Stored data

•••

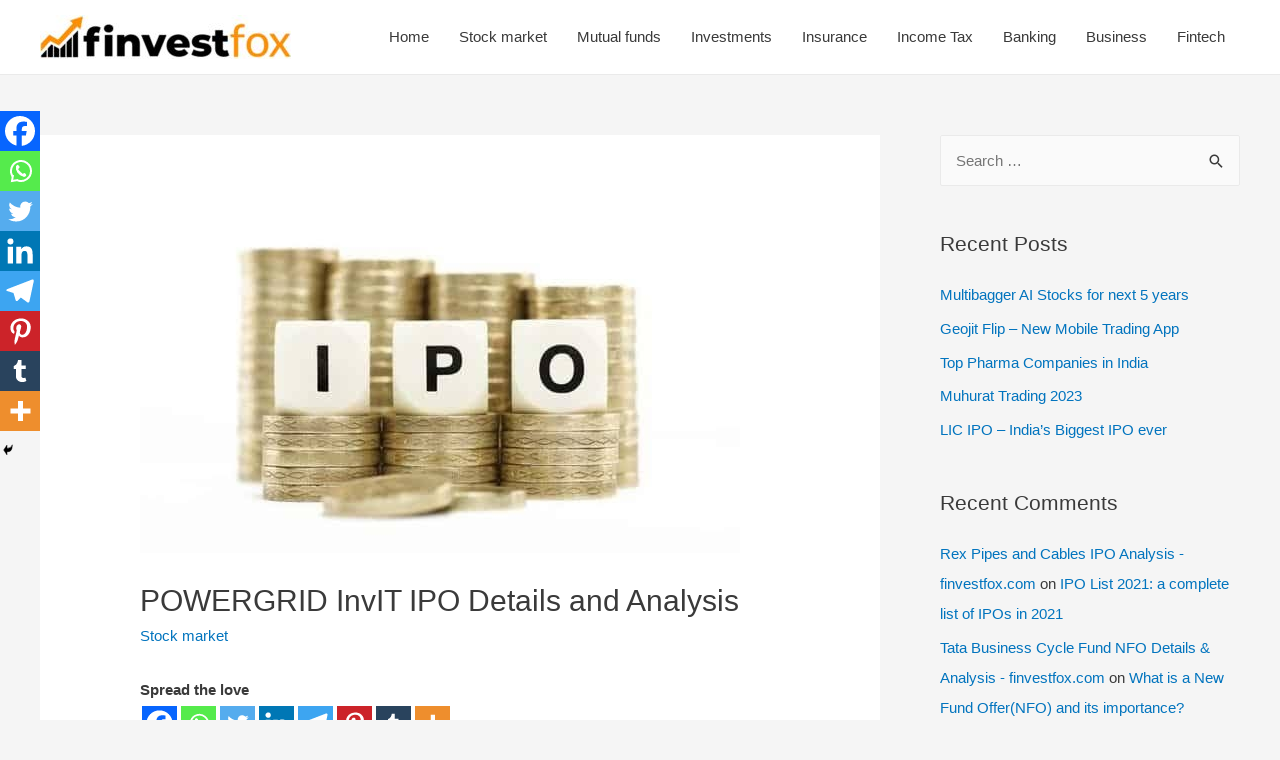

--- FILE ---
content_type: text/html; charset=utf-8
request_url: https://www.google.com/recaptcha/api2/aframe
body_size: 251
content:
<!DOCTYPE HTML><html><head><meta http-equiv="content-type" content="text/html; charset=UTF-8"></head><body><script nonce="D8K-YZpXV3acPbI9B-3xxQ">/** Anti-fraud and anti-abuse applications only. See google.com/recaptcha */ try{var clients={'sodar':'https://pagead2.googlesyndication.com/pagead/sodar?'};window.addEventListener("message",function(a){try{if(a.source===window.parent){var b=JSON.parse(a.data);var c=clients[b['id']];if(c){var d=document.createElement('img');d.src=c+b['params']+'&rc='+(localStorage.getItem("rc::a")?sessionStorage.getItem("rc::b"):"");window.document.body.appendChild(d);sessionStorage.setItem("rc::e",parseInt(sessionStorage.getItem("rc::e")||0)+1);localStorage.setItem("rc::h",'1769901838525');}}}catch(b){}});window.parent.postMessage("_grecaptcha_ready", "*");}catch(b){}</script></body></html>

•••

EXERCISE BRIEF >>
The entries are to be written out again exactly, without their pictures.

TASK ANSWER >>
--- FILE ---
content_type: text/html; charset=utf-8
request_url: https://www.google.com/recaptcha/api2/aframe
body_size: 251
content:
<!DOCTYPE HTML><html><head><meta http-equiv="content-type" content="text/html; charset=UTF-8"></head><body><script nonce="D8K-YZpXV3acPbI9B-3xxQ">/** Anti-fraud and anti-abuse applications only. See google.com/recaptcha */ try{var clients={'sodar':'https://pagead2.googlesyndication.com/pagead/sodar?'};window.addEventListener("message",function(a){try{if(a.source===window.parent){var b=JSON.parse(a.data);var c=clients[b['id']];if(c){var d=document.createElement('img');d.src=c+b['params']+'&rc='+(localStorage.getItem("rc::a")?sessionStorage.getItem("rc::b"):"");window.document.body.appendChild(d);sessionStorage.setItem("rc::e",parseInt(sessionStorage.getItem("rc::e")||0)+1);localStorage.setItem("rc::h",'1769901838525');}}}catch(b){}});window.parent.postMessage("_grecaptcha_ready", "*");}catch(b){}</script></body></html>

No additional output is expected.